早速、上野公園近くの売店に聞き込みに出かけた記者たちだったが、毎日大勢の客の相手をしている店員は、ミルクコーヒーと菓子パンを購入した客の事など覚えていなかった。

ベーさんとガンさんは、最初に水口を痴漢呼ばわりした河村好江を探していたが、警察に届け出た彼女の名前と住所はでたらめだった事が分かったので、記者クラブの相沢キャップに伝える。

その電話を聞いていた他社のキャップたちも、何故、彼女はでたらめを言ったんだろうと首を傾げる。

その頃、その河村好江に会っていた斎木は、もう一度手伝ってくれと頼んでいた。

好江の方は警戒し、高飛びする金を要求する。

恵明会病院へ来たイナさんは、看護婦たちに水口の評判を聞いて見るが、この病院内で仲が良くなかったのは事務長くらいではないかと教えられる。

奇しくも東京日報の部屋では、八田さんが、斎木が気にかかるとつぶやいていた。

他社のキャップたちも、執拗に水口報道の訂正記事を求めていた斎木の行動に疑問を持ち始めていた。

その時、イナさんから相沢キャップに電話が入り、斎木事務長が、水口の恋人である塩路秋子にご執心だったらしいと知らせて来る。

さらに、捜査一課では斎木をマークしたらしいとの報も飛び込んで来る。

事実、佐伯逮捕の指令が全パトカーに出されていた。

村長らは神田駅にやって来ていた。

駿河台ホテルの部屋の中では、紅茶を飲んだらしい秋子がイスの中でぐったりしていた。

斎木は、その秋子の身体をベッドに運ぶと、靴を脱がせる。

斎木は、「今度はあの女の番だ…」と心の中で考えながら、ウイスキーのグラスに何か薬を投入し始める。

イナちゃんとスガちゃんこと菅(沢本忠雄)は、秋子の自宅を訪問。

家主から、斎木と言う人物から電話があり、駿河台ホテルに呼び出されていたようだと言う情報を得る。

ホテルの一室では、斎木と好江が、室内に残した指紋を拭き取ると、窓をきっちり閉め、ガス栓を開いた後、部屋から出て、廊下を挟んだ向かい側の部屋の中に入る。

好江はすぐさま、約束の鐘を要求、斎木は用意して来た10万円の札束をその場で手渡すと、用意しておいた毒入りウィスキーのグラスを渡そうとするが、その時、ノックの音が聞こえる。

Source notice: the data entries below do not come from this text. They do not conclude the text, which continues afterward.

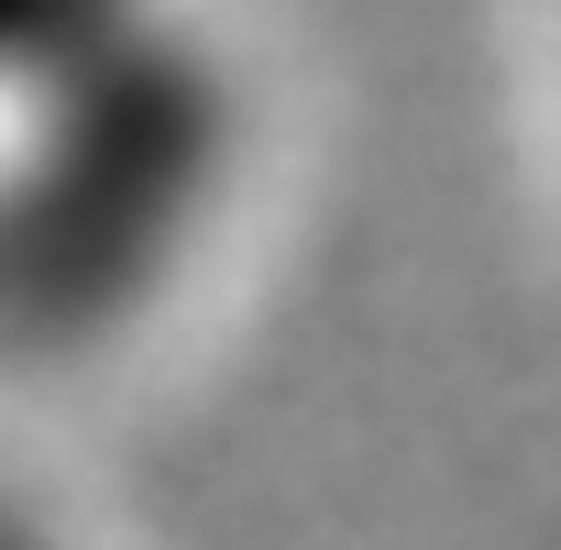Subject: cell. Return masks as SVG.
<instances>
[{
    "label": "cell",
    "instance_id": "obj_2",
    "mask_svg": "<svg viewBox=\"0 0 561 550\" xmlns=\"http://www.w3.org/2000/svg\"><path fill=\"white\" fill-rule=\"evenodd\" d=\"M45 34H56V12H45V23H0V100L23 89V67L45 56Z\"/></svg>",
    "mask_w": 561,
    "mask_h": 550
},
{
    "label": "cell",
    "instance_id": "obj_3",
    "mask_svg": "<svg viewBox=\"0 0 561 550\" xmlns=\"http://www.w3.org/2000/svg\"><path fill=\"white\" fill-rule=\"evenodd\" d=\"M0 550H56V539H45V528H34V517L12 506V495H0Z\"/></svg>",
    "mask_w": 561,
    "mask_h": 550
},
{
    "label": "cell",
    "instance_id": "obj_1",
    "mask_svg": "<svg viewBox=\"0 0 561 550\" xmlns=\"http://www.w3.org/2000/svg\"><path fill=\"white\" fill-rule=\"evenodd\" d=\"M242 176V78L144 12H56L0 100V353L122 342L209 242Z\"/></svg>",
    "mask_w": 561,
    "mask_h": 550
}]
</instances>
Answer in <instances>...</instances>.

素早く、好江は窓から外に逃れ、斎木が開けたドアから入って来たのは、イナさん、ガンさんにこのホテルを教えられた村田部長刑事ら刑事だった。

塩路秋子はどこにいると迫る村長に、斎木はここで先ほど会ったが、既に帰ったととぼけながらも、持っていた毒入りウィスキーをさりげなく水槽に捨てる。

窓から外壁にへばりついて身を隠していた好江は、水槽の観賞魚が死んで行くのを観て、斎木が自分を毒殺使用としていた事を悟る。

次の瞬間、斎木は、窓に現れた好江が放った銃弾を受け倒れる。

驚いた刑事たちは一瞬身を伏せるが、すぐに好江を確保、秋子の居場所を聞くと、21号室におり、鍵は死んだ斎木のポケットに入っていると素直に答える。

すぐさま、刑事たちとイナさん、ガンさんらは21号室に突入、完全に窓が閉まり切っていなかった事が幸いしたのか、睡眠薬を飲まされていた秋子は一命を取り留める。

事件が解決し、記者たちはビールで乾杯しながら、早刷りの朝刊を確認していたが、新日本タイムスだけが「布団詰め殺人事件」をすっぱ抜いていたのに気づき、クマさんも、あれはあれ、これはこれととぼけるので、休戦協定も終わりかと嘆きながら、各社の記者は部屋を飛び出して行く。

1人残ったクマさんだけが、安心したように、自分の社の新聞を広げて読み出すのだった。